Histoire d’une fille de ferme fournit des exemples intéressants de traitement de la temporalité. On y rencontre aussi bien l’évocation d’une durée floue et indéterminée sur plusieurs paragraphes à l’imparfait, entre deux mentions au passé simple d’une articulation chronologique. « Alors commença pour elle une vie… » « Un matin, le facteur lui remit une lettre. » Entre ces deux indications, huit paragraphes courts alignent répétition et recommencements sans plus de précisions. Le cercle quotidien des peines et des travaux de toute fille de ferme, indéfiniment recommencés, dans lequel le calcul ou le décompte, ou la simple saillance du temps n’a pas beaucoup de sens. Les deux pages qui suivent (86 et 87) présentent un sommaire caractérisé : « Elle ne dit pas un mot et s’en alla… elle raconta… qui la laissa... Sa mère… mourut... Il vécut cependant... Elle raconta... et elle le laissa... Elle revint… Mais alors… se leva… // …elle se mit… elle chercha… elle accapara… fit… économisa… Elle se montra… elle eut… elle devint… la ferme…prospéra… » Plusieurs événements, une chronologie un peu imprécise, et pas mal de temps contracté en peu de lignes, le tout résumé par la phrase : « Cependant le temps passait » , et un peu plus bas : « L’enfant allait avoir huit mois… »

Le début de la section IV du même conte propose un effet de sommaire de même type. Mais plus fort parce que plus bref. « Elle l’épousa… Cependant… ses appréhensions se calmèrent, son cœur s’apaisa… Des années passèrent ; l’enfant gagnait six ans ». Presque six ans sont contractés en une demi-page de texte et viennent buter sur une nouvelle péripétie, les ratiocinations du fermier, qui vont amener assez rapidement le dénouement de l’histoire.
--------------------------------
ACTIONS À RÉALISER:
#1 Recopiez, s'il vous plaît, un passage de l'extrait sur la temporalité, en commençant aux mots « Le début de » et en vous arrêtant après « dénouement de l’histoire. ».
#2 Prolongez l'extrait sur la temporalité au-delà de sa dernière phrase.
Les items qui suivent n'ont aucun rapport avec l'extrait sur la temporalité.

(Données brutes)
--------------------------------
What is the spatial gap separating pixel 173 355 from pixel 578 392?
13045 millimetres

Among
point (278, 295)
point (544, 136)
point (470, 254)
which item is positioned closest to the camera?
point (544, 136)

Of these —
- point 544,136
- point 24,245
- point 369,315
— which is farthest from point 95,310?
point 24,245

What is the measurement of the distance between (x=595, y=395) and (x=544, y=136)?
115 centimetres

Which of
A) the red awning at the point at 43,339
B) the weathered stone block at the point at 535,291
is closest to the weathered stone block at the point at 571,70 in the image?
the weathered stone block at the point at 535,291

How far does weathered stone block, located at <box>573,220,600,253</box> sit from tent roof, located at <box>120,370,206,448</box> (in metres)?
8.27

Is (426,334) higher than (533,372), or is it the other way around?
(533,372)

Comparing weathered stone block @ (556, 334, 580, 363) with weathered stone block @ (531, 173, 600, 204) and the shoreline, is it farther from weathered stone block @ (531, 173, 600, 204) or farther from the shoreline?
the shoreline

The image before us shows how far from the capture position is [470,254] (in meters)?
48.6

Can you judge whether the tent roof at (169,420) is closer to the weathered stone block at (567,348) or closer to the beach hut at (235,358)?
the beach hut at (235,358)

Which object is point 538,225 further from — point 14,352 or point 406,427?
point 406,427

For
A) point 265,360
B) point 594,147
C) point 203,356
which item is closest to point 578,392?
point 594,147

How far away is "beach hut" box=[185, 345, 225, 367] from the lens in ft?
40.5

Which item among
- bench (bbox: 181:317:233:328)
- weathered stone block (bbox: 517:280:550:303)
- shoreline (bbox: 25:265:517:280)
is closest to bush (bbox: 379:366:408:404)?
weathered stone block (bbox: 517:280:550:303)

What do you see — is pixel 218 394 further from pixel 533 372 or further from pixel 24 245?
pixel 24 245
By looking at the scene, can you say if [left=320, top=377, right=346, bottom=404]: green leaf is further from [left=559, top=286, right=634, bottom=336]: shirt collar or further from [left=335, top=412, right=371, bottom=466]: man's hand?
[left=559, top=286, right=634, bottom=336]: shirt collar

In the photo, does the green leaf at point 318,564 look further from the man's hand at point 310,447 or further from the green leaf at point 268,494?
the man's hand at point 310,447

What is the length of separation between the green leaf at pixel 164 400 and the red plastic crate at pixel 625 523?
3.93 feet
--------------------------------
RÉPONSES RÉDIGÉES:
#1
Le début de la section IV du même conte propose un effet de sommaire de même type. Mais plus fort parce que plus bref. « Elle l’épousa… Cependant… ses appréhensions se calmèrent, son cœur s’apaisa… Des années passèrent ; l’enfant gagnait six ans ». Presque six ans sont contractés en une demi-page de texte et viennent buter sur une nouvelle péripétie, les ratiocinations du fermier, qui vont amener assez rapidement le dénouement de l’histoire.

#2
En contraste avec cette manipulation du temps par les imparfaits, et surtout par les passés simples, il y a tous les moments où l’accumulation des verbes sur peu de temps (et peu de texte) installe soudain un climat de drame. Ainsi, dans ce même conte, page 91, la fuite de Rose terrorisée dans la nuit : « Une chouette glapit ; elle tressaillit, se dressa, passa… se tâta… puis,… elle descendit… Quand elle fut… elle rampa… elle escalada… elle partit… /…L’ un d’eux sauta… et la poursuivit… elle se retourna… L’animal… s’enfuit… se blottit… et se tut. » Le tout en dix-sept lignes. Ce n’est pas un sommaire, c’est la présentation détaillée, en un paragraphe dense et court, d’un moment important et particulièrement douloureux de l’histoire.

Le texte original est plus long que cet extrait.